→ Extrait du texte
·····

Le terme « contrôleur » désigne des patients infectés par le Virus de l’Immunodéficience Humaine (VIH) qui ont naturellement la capacité de maîtriser l’infection sans traitement. Chez ces rares individus, la charge virale est contrôlée par le système immunitaire et reste en dessous du seuil de détection. Les mécanismes précis mis en jeu dans la réponse à l’infection restent actuellement une énigme. Cependant, le rôle joué par les lymphocytes T CD8+ (LTCD8+) semble majeur dans la mise en place de ce contrôle.
L’étude ANRS SIC a été conduite par les équipes des Dr. Asier Sáez-Cirión (Institut Pasteur) et Bruno Vaslin (CEA) et leurs collègues des Universités Paris Descartes et Paul Sabatier Toulouse, de l’Ap-HP et de l’Inserm avec le soutien de l’ANRS et de la fondation MSDAVENIR. Les chercheurs ont reproduit le phénomène d’individus « contrôleurs » chez des macaques infectés par le virus de l’immunodéficience simienne (SIV) pour décrypter les mécanismes sous-tendant le contrôle viral naturel. Trois groupes de macaques ont été comparés :
- deux groupes « contrôleurs », certains animaux recevant une dose virale faible de SIV, les autres possédant des caractéristiques génétiques favorables (Complexe Majeur d’Histocompatibilité)
- un troisième groupe « témoins » dont les individus ne possédaient pas les caractéristiques génétiques favorables et qui ont reçu une forte dose de SIV.
Tous les animaux ont développé une réponse CD8+ contre le SIV dans les jours qui ont suivi l’infection. Cette réponse était dans un premier temps peu efficace, puis, chez les contrôleurs les cellules CD8+ ont acquis au fil des mois une capacité optimale à éliminer les cellules CD4+ infectées. L’acquisition de cette capacité a coïncidé avec le contrôle du virus dans tout l’organisme. Les chercheurs ont par ailleurs observé une quantité moins importante de cellules infectées dans les ganglions des individus contrôleurs 15 jours après l’infection. Ainsi, chez les individus non contrôleurs, le fait qu’il y ait une forte quantité de virus dans les ganglions semble entraver la maturation des LT CD8+. Selon le Dr Asier Sáez-Cirión, « ces résultats nous montrent que le développement d’une réponse CD8+ efficace contre le virus nécessite un processus de maturation de plusieurs semaines qui n’a lieu que chez quelques sujets. Ceci semble dépendre de la préservation précoce de l’environnement des ganglions où se déroule cette maturation. De plus, le développement d’une réponse efficace ne semble pas dépendant des caractéristiques génétiques des individus infectés, ce qui laisse entrevoir la possibilité de l’induire dans la population générale. »

·····

Enregistrements conservés

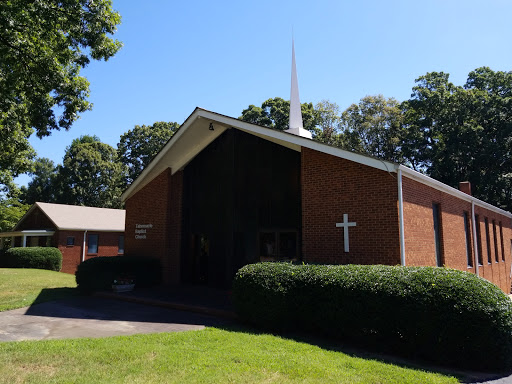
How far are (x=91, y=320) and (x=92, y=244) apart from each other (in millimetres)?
21181

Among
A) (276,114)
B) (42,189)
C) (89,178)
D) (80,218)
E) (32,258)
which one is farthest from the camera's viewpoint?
(42,189)

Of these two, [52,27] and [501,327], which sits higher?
[52,27]

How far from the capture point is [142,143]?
48.0 m

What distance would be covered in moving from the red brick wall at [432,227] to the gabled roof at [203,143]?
5.32ft

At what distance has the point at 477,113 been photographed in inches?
1115

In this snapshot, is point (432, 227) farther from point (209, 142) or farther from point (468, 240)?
point (209, 142)

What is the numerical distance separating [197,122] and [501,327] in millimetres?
10783

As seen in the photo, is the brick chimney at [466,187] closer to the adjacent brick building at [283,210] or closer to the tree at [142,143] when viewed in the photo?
the adjacent brick building at [283,210]

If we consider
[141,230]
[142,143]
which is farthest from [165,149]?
[142,143]

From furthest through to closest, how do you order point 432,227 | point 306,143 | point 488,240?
1. point 488,240
2. point 432,227
3. point 306,143

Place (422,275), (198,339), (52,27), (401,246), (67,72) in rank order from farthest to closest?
(67,72) → (52,27) → (401,246) → (198,339) → (422,275)

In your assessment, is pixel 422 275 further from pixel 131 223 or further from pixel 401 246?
pixel 131 223

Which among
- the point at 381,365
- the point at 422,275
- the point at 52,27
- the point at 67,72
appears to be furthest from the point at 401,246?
the point at 67,72

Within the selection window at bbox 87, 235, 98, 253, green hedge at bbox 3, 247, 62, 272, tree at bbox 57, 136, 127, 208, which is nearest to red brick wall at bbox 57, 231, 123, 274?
window at bbox 87, 235, 98, 253
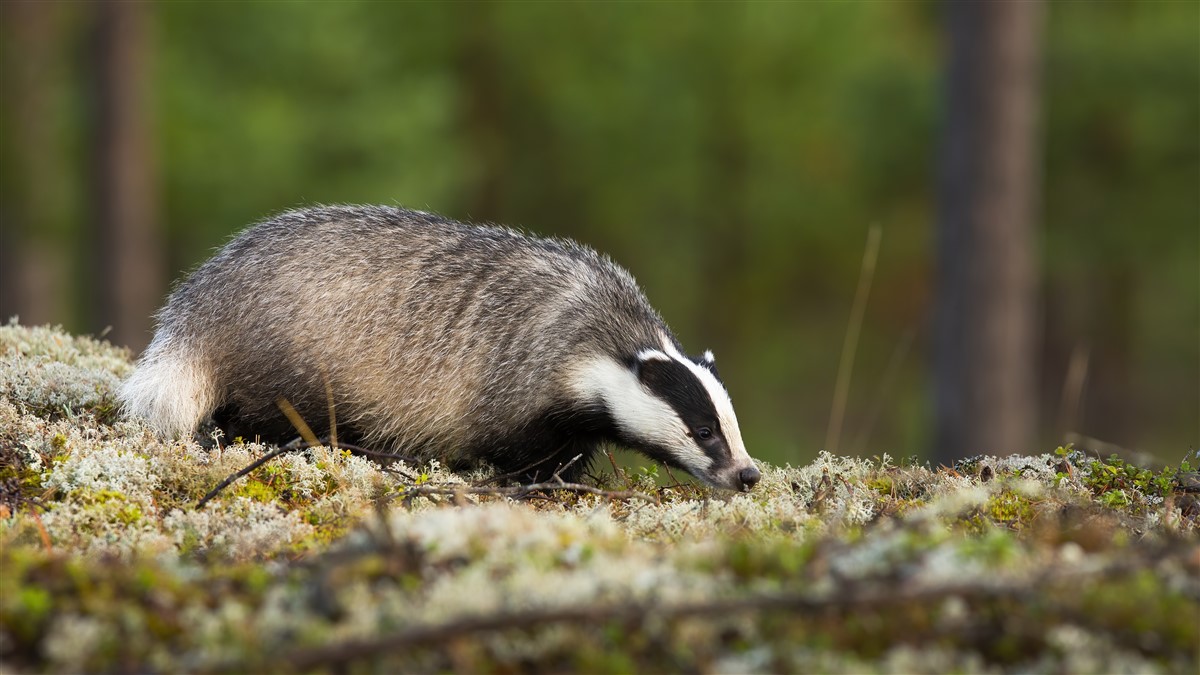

·····

→ Travail demandé
1: Dans le texte sur les contrôleurs du VIH, renommez « forte dose » en « dose élevée » et recopiez le passage allant de « - un troisième » jusqu'à « dose de SIV. ».
2: D'après le texte sur les contrôleurs du VIH, combien de jours après l'infection les chercheurs ont-ils vu moins de cellules infectées dans les ganglions des contrôleurs ?

→ Réponses par tâche
1:
- un troisième groupe « témoins » dont les individus ne possédaient pas les caractéristiques génétiques favorables et qui ont reçu une dose élevée de SIV.

2: 15 jours après l'infection.